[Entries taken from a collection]
----------------

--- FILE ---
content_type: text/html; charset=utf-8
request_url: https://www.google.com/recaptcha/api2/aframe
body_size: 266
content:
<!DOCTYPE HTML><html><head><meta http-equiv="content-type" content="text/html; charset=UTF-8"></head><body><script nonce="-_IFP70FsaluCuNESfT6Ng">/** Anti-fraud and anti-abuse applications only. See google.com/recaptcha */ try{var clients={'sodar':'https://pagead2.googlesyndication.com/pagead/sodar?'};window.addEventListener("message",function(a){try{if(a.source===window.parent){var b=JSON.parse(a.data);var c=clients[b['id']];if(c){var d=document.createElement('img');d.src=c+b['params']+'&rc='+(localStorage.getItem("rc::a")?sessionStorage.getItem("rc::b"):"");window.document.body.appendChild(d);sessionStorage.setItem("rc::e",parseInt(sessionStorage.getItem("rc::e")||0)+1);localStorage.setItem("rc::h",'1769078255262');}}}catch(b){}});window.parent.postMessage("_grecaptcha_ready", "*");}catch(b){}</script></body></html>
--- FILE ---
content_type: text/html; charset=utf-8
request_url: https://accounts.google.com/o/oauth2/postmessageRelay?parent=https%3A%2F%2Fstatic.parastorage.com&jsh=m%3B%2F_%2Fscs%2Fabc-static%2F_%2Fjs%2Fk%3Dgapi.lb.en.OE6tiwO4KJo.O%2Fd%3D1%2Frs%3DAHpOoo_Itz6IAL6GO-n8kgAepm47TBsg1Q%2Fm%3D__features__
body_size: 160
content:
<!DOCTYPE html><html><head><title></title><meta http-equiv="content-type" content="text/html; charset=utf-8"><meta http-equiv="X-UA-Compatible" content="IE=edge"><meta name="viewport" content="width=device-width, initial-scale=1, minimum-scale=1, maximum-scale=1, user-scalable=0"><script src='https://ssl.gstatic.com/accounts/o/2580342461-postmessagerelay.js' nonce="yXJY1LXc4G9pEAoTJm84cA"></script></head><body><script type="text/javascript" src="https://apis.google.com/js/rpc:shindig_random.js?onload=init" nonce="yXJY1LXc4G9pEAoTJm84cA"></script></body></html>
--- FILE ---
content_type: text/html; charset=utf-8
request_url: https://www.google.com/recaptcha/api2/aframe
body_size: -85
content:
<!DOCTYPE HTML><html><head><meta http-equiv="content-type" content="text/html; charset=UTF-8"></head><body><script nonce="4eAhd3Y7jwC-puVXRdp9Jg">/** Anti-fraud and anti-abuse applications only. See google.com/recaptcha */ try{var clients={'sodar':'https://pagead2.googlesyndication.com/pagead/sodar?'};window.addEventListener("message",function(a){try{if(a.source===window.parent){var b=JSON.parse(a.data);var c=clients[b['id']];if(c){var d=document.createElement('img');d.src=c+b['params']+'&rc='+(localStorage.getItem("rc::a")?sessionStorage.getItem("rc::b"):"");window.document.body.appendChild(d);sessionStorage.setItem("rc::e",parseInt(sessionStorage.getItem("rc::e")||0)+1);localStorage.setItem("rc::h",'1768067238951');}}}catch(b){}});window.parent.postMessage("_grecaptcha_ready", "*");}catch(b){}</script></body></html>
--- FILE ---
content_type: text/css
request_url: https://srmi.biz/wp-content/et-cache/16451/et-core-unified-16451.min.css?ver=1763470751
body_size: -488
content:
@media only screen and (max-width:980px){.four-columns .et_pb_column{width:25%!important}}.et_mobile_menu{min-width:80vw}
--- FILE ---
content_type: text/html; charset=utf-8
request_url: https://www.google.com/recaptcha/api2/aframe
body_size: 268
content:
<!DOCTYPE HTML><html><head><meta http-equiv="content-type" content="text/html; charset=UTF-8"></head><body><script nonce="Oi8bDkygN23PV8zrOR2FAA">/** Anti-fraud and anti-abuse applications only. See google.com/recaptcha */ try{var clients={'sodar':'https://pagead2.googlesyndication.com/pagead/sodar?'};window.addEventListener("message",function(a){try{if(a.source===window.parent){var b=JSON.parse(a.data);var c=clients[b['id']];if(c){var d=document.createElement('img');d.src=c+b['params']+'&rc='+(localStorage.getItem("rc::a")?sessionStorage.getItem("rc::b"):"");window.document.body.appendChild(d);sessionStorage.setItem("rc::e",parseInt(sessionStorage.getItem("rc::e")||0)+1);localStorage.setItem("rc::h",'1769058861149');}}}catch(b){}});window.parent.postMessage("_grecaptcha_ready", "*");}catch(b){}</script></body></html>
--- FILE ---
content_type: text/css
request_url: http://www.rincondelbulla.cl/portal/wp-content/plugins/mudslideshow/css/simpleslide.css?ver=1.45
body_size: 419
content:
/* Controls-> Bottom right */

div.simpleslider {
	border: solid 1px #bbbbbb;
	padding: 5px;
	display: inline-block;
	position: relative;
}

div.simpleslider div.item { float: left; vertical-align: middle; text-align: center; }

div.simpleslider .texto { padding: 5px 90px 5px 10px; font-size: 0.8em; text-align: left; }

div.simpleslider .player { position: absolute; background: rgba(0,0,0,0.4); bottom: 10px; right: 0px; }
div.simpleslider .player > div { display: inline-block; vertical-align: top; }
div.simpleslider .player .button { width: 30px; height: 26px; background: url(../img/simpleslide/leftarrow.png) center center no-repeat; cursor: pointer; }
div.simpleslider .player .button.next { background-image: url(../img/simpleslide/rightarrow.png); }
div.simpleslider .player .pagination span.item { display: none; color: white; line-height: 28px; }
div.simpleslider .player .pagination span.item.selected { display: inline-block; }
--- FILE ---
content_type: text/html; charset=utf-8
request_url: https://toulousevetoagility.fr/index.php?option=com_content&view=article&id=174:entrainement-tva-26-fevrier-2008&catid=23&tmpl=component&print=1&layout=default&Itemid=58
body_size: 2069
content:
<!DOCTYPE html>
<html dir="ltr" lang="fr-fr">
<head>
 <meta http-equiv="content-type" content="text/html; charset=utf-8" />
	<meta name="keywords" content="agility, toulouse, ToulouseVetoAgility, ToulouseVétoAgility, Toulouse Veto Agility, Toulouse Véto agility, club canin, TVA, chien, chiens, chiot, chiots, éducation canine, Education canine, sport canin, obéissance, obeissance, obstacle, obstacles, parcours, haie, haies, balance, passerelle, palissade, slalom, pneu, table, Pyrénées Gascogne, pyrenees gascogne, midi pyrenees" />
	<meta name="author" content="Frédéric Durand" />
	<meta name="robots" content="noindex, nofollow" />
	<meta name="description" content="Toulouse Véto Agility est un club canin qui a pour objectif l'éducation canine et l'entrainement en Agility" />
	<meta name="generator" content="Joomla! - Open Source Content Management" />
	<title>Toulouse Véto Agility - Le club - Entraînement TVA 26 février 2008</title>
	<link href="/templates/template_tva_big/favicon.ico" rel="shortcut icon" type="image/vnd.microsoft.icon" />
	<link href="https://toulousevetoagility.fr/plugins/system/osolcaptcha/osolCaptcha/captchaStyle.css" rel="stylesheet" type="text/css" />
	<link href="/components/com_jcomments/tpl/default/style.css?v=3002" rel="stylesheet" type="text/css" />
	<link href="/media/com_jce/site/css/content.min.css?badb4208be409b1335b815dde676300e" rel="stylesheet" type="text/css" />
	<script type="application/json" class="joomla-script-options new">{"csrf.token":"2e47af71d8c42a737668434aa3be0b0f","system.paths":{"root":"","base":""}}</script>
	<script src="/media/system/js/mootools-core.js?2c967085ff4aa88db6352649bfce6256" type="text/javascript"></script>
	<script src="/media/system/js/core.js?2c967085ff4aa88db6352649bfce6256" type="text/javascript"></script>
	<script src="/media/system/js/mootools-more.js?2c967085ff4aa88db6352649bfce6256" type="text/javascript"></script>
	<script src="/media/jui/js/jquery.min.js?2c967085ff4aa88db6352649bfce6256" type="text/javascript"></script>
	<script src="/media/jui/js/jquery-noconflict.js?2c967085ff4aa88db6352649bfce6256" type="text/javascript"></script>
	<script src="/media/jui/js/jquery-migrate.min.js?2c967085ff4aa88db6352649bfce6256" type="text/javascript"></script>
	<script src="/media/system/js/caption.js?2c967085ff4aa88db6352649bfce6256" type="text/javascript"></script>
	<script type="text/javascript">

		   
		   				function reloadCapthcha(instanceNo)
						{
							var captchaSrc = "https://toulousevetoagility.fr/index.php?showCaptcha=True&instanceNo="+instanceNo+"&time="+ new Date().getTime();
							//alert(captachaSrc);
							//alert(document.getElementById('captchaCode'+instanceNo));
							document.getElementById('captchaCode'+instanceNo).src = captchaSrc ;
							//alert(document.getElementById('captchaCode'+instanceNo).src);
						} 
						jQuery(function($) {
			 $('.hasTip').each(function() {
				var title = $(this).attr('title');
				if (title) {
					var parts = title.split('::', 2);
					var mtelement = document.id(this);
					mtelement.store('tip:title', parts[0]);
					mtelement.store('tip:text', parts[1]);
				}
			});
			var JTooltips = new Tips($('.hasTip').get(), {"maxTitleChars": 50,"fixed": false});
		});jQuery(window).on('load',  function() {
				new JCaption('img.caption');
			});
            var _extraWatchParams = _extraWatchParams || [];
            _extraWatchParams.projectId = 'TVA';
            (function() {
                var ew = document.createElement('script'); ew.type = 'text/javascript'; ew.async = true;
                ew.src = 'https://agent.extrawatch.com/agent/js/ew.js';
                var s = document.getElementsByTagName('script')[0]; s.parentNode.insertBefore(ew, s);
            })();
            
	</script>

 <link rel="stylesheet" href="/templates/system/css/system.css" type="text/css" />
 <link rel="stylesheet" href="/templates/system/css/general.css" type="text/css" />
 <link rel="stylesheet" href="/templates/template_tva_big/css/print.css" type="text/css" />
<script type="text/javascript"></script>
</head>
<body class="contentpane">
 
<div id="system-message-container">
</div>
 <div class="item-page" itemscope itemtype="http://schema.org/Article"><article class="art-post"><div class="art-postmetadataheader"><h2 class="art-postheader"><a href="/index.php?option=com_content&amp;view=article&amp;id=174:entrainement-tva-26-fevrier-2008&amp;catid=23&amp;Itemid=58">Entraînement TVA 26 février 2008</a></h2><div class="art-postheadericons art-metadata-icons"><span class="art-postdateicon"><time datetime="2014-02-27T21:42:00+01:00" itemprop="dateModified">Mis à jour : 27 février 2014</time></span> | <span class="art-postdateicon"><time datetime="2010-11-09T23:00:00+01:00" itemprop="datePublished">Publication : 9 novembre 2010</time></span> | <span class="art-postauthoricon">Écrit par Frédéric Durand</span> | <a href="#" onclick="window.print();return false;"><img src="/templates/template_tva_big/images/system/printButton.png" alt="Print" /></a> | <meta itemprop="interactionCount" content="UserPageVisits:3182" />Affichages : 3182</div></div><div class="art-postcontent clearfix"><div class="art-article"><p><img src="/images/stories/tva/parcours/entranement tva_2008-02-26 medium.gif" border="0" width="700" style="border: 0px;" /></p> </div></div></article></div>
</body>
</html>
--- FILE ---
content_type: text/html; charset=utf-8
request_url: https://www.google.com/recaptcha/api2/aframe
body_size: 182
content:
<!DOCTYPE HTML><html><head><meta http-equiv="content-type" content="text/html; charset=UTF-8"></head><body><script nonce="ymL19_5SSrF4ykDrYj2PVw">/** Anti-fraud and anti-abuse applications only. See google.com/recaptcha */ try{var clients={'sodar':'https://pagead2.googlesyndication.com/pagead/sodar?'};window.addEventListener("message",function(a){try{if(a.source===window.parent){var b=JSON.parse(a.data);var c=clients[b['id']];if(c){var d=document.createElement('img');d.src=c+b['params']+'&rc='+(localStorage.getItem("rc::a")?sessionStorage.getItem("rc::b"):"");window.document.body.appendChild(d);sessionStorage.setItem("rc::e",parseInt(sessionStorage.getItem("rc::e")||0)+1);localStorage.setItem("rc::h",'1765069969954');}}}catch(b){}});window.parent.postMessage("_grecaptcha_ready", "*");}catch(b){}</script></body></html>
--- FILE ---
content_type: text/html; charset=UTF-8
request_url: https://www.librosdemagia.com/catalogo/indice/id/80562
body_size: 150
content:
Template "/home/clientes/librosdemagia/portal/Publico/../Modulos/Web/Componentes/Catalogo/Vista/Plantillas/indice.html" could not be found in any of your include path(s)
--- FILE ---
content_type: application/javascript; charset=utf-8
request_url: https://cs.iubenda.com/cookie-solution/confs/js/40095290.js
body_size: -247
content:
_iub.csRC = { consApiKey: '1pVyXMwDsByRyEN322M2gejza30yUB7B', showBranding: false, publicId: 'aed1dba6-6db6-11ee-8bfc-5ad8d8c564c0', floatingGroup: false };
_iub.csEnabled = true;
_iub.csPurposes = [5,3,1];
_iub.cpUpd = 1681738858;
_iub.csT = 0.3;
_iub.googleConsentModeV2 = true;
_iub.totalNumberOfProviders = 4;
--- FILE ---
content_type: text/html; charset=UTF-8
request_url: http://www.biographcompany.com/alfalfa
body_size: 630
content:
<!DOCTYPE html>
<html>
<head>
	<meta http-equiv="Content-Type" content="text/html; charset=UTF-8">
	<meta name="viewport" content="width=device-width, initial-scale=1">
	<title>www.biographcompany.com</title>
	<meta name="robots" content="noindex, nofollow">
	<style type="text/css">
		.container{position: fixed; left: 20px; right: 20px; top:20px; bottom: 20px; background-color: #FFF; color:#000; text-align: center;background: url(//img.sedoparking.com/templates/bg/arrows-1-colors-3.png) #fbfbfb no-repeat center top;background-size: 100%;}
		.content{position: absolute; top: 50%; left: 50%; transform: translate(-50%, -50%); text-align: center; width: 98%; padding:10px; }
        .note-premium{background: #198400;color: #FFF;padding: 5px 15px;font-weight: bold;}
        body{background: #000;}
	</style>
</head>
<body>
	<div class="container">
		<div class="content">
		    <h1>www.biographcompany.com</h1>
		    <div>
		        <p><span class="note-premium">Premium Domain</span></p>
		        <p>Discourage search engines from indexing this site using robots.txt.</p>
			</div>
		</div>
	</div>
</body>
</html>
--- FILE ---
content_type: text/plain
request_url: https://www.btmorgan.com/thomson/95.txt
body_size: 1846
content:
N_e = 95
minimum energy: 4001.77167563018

----------------

From the data above, copy every line where "Véto" appears.

	<meta name="keywords" content="agility, toulouse, ToulouseVetoAgility, ToulouseVétoAgility, Toulouse Veto Agility, Toulouse Véto agility, club canin, TVA, chien, chiens, chiot, chiots, éducation canine, Education canine, sport canin, obéissance, obeissance, obstacle, obstacles, parcours, haie, haies, balance, passerelle, palissade, slalom, pneu, table, Pyrénées Gascogne, pyrenees gascogne, midi pyrenees" />
	<meta name="description" content="Toulouse Véto Agility est un club canin qui a pour objectif l'éducation canine et l'entrainement en Agility" />
	<title>Toulouse Véto Agility - Le club - Entraînement TVA 26 février 2008</title>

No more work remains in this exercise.